In an appreciable move by the City District Government Lahore, at least 30 shops were sealed for selling cigarettes to the underage children. Around 14 shopkeepers were also arrested in the drive and eight shops sealed for violating the law.

Tobacco use has emerged as a serious health challenge in Pakistan - especially amongst the youth. It makes the country stand among the top four countries of the world with a rapid increase in the tobacco market.

According to experts, tobacco kills nearly six million people each year in the world, of which more than 600,000 are non-smokers dying from passive smoking. In Pakistan, an estimated 40 percent males and nine percent females are smokers and the number is increasing day by day.
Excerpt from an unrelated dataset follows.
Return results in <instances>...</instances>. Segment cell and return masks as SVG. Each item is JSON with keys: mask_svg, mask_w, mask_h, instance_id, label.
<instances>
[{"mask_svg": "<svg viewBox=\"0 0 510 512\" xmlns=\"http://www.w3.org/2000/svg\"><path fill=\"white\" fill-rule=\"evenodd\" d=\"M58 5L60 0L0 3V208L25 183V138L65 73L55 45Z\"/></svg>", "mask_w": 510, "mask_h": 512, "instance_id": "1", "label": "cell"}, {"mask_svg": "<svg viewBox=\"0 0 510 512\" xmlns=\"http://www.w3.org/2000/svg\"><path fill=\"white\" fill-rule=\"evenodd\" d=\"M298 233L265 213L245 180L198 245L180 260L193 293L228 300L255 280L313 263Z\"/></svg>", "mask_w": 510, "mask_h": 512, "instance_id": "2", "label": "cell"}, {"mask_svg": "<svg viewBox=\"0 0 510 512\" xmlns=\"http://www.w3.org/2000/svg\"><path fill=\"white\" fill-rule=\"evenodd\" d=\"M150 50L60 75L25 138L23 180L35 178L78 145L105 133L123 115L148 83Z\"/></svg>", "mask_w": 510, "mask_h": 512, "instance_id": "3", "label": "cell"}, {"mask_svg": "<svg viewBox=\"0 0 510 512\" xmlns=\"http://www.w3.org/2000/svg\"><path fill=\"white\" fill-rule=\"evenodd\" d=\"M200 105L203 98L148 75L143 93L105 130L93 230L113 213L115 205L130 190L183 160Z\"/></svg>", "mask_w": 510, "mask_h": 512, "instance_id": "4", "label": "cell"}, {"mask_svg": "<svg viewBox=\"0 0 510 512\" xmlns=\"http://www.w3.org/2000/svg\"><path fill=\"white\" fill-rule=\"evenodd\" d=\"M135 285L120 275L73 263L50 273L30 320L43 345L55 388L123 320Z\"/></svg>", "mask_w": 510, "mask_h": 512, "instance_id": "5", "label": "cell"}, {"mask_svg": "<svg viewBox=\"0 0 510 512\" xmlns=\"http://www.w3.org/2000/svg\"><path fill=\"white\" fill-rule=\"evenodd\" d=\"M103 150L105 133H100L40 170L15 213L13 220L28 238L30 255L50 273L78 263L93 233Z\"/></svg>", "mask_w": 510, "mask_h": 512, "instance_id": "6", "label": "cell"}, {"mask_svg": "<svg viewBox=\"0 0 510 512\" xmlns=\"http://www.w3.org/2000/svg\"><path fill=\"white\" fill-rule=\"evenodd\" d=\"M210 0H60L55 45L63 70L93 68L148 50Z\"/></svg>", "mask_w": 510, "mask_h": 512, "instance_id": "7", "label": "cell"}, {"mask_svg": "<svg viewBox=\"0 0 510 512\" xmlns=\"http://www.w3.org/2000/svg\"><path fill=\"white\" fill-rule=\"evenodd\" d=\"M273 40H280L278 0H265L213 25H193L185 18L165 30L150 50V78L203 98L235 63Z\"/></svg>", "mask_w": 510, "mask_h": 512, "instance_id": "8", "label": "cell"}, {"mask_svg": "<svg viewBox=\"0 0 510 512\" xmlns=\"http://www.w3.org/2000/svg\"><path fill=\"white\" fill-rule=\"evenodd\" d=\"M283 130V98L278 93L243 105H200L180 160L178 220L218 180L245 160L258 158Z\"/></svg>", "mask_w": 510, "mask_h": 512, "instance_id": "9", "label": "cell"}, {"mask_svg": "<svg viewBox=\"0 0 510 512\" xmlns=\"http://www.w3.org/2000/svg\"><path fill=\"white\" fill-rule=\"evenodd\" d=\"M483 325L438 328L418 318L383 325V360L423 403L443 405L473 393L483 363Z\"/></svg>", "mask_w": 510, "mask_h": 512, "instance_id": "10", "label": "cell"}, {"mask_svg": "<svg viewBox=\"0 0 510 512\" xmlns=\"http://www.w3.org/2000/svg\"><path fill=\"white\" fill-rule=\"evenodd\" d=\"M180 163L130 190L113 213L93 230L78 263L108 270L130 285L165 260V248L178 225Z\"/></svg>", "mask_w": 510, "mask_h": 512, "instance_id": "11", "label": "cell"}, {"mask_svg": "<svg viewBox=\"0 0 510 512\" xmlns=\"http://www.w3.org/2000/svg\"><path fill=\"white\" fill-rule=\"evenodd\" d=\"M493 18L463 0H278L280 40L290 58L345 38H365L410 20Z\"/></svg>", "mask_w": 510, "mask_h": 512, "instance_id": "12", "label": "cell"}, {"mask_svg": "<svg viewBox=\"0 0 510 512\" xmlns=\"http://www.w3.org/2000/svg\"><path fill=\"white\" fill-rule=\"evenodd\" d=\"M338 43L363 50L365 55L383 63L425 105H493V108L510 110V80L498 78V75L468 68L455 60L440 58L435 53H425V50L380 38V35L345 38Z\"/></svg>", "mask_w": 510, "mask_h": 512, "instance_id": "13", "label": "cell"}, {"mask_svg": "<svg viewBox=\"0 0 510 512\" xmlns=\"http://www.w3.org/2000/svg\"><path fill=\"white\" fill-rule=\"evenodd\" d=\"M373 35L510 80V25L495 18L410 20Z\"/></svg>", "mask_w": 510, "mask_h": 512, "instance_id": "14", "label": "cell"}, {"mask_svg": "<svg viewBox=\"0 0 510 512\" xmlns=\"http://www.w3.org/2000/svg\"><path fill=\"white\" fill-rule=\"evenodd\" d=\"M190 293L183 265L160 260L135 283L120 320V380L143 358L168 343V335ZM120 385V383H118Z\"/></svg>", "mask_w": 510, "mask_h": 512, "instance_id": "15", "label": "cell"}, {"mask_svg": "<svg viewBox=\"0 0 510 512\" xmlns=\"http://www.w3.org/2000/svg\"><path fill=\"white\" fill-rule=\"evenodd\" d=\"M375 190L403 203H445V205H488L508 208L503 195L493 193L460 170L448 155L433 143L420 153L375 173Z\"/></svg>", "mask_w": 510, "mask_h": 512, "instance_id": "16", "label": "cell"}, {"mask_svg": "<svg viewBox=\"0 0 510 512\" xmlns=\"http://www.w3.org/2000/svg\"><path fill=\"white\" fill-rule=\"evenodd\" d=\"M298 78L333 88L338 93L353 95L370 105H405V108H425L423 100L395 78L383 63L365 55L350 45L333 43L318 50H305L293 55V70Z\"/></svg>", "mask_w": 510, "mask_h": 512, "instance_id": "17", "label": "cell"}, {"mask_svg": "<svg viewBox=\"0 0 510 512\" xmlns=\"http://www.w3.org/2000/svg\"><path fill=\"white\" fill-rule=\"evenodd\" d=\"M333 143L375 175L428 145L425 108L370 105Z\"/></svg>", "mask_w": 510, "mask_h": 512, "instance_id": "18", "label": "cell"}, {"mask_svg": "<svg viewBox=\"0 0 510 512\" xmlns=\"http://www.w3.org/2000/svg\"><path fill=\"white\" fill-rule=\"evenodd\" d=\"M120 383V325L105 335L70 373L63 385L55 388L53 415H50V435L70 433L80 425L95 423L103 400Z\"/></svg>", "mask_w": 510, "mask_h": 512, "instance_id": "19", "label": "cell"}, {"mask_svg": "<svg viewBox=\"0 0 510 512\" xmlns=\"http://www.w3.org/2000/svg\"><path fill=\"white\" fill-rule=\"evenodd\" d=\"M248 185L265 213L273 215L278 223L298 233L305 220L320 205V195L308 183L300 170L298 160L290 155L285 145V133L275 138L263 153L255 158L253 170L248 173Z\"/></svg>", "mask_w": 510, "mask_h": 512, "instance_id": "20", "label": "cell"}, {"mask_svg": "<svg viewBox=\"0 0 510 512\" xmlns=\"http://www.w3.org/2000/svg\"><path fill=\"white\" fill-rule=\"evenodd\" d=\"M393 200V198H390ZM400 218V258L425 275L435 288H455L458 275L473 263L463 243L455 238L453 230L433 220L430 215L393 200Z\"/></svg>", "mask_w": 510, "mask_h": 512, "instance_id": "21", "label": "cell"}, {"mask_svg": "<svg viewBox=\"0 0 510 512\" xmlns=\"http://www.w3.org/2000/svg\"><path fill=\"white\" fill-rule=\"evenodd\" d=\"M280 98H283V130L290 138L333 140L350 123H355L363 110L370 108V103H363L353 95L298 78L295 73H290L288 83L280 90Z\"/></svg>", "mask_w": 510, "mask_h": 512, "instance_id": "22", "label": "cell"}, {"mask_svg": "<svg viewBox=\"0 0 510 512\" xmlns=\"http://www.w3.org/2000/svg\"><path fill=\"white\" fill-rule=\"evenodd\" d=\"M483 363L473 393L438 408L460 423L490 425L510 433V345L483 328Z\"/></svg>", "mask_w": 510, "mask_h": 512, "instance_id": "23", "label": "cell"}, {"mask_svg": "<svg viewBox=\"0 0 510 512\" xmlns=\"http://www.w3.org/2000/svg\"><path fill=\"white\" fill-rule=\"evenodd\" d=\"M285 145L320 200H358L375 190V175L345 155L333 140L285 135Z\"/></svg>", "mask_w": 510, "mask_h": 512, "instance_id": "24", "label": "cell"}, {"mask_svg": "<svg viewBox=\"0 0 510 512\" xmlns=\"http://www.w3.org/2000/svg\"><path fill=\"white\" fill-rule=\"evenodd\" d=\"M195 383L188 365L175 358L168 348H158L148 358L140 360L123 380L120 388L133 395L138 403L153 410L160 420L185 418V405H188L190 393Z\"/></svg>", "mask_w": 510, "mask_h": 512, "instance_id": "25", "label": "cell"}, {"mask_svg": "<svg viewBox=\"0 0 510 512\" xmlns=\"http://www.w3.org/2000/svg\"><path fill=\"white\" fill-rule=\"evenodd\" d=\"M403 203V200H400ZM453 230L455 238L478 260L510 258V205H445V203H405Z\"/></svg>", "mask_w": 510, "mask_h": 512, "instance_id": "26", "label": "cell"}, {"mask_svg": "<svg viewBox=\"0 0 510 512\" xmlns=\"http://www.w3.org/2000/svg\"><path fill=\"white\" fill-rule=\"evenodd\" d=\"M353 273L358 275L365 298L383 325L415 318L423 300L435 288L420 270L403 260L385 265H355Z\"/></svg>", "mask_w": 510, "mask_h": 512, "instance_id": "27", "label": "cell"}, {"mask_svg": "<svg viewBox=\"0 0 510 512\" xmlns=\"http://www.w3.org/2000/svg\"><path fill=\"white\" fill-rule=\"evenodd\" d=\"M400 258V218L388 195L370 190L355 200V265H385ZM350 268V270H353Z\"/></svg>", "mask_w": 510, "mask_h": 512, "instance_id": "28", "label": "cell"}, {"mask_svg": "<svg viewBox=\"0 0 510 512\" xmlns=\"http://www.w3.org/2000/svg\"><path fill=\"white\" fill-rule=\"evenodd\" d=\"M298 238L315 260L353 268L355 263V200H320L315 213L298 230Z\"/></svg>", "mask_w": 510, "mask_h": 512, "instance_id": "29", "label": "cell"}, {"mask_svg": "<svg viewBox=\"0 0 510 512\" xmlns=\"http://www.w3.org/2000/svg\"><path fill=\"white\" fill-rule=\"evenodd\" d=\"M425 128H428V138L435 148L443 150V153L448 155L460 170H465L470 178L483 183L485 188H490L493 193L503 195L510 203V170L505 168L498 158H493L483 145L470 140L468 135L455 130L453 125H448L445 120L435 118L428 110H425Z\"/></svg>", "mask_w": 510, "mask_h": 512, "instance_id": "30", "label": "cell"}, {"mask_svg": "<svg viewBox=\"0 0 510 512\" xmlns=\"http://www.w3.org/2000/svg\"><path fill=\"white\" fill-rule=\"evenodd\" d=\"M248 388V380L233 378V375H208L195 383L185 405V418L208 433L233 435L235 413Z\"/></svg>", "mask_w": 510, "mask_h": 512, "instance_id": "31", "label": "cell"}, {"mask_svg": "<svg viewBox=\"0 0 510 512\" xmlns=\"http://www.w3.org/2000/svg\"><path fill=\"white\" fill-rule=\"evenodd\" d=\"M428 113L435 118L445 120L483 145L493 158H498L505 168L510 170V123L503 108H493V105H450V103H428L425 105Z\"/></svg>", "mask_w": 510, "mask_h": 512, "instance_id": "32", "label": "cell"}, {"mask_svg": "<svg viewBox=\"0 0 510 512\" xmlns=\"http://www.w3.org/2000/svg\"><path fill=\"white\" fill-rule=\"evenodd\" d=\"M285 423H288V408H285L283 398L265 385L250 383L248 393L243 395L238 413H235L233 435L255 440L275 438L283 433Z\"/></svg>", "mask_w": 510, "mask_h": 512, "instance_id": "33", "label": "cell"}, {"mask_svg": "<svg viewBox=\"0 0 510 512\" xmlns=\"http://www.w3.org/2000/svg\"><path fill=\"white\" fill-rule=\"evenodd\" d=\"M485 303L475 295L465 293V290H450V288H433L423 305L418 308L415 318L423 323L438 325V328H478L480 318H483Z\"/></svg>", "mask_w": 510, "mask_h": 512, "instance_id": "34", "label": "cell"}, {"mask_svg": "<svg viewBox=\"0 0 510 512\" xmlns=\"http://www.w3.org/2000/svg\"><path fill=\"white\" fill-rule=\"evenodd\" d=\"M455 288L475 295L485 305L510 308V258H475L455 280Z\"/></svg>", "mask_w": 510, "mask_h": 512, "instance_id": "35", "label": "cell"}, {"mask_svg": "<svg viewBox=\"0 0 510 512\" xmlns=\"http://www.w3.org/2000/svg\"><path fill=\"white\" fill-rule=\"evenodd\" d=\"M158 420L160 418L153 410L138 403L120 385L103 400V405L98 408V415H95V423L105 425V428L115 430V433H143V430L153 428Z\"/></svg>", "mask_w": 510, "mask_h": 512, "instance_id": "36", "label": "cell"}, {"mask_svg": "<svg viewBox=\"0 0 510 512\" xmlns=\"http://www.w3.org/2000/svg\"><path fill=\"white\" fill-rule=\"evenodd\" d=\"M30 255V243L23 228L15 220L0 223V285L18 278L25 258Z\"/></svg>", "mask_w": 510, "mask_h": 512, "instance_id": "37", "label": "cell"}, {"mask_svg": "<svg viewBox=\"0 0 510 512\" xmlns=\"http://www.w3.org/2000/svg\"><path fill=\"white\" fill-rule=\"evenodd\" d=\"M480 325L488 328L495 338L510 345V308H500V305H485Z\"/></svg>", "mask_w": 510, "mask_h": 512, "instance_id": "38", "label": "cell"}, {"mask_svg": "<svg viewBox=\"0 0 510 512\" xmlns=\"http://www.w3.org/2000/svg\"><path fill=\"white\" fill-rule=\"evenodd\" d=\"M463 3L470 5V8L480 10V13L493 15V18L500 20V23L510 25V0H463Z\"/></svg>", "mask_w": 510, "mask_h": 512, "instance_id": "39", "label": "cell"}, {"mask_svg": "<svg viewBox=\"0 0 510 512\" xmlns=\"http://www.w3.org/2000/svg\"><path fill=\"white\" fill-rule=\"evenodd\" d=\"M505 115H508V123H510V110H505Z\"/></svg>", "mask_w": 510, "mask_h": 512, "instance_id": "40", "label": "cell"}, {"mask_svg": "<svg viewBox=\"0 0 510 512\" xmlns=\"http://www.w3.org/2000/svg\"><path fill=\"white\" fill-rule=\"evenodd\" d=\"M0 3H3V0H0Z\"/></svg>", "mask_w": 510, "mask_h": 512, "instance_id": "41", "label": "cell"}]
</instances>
Even more alarming is the estimation by Pakistan Pediatrics Association (PPA) that 1,000 to 1,200 school-going children aged six to 16 take up smoking every day in the country. According to a new report released by the association, the smokers belonging to the low socio-economic group reported spending 25% of their total household income on cigarettes.

The Minister for National Health Services Saira Afzal Tarar announced in 2015 a decision to increase the size of pictorial warnings on cigarette packets, which will now cover 85 percent of the cigarette pack, on both sides. Although a commendable move, the decision has scarcely been implemented. The tobacco industry remains a strong and influential one and any initiative of reform to cut back is met with intense pressure. Considering that approximately 60,000 people die of tobacco-related diseases in the country, stricter action must be taken to reduce the number of young children turning towards tobacco. Social marketing could influence smokers to voluntarily accept, reject, or abandon their smoking behaviour, and it is high time to mass educate the country’s people about the hazards of this toxic substance.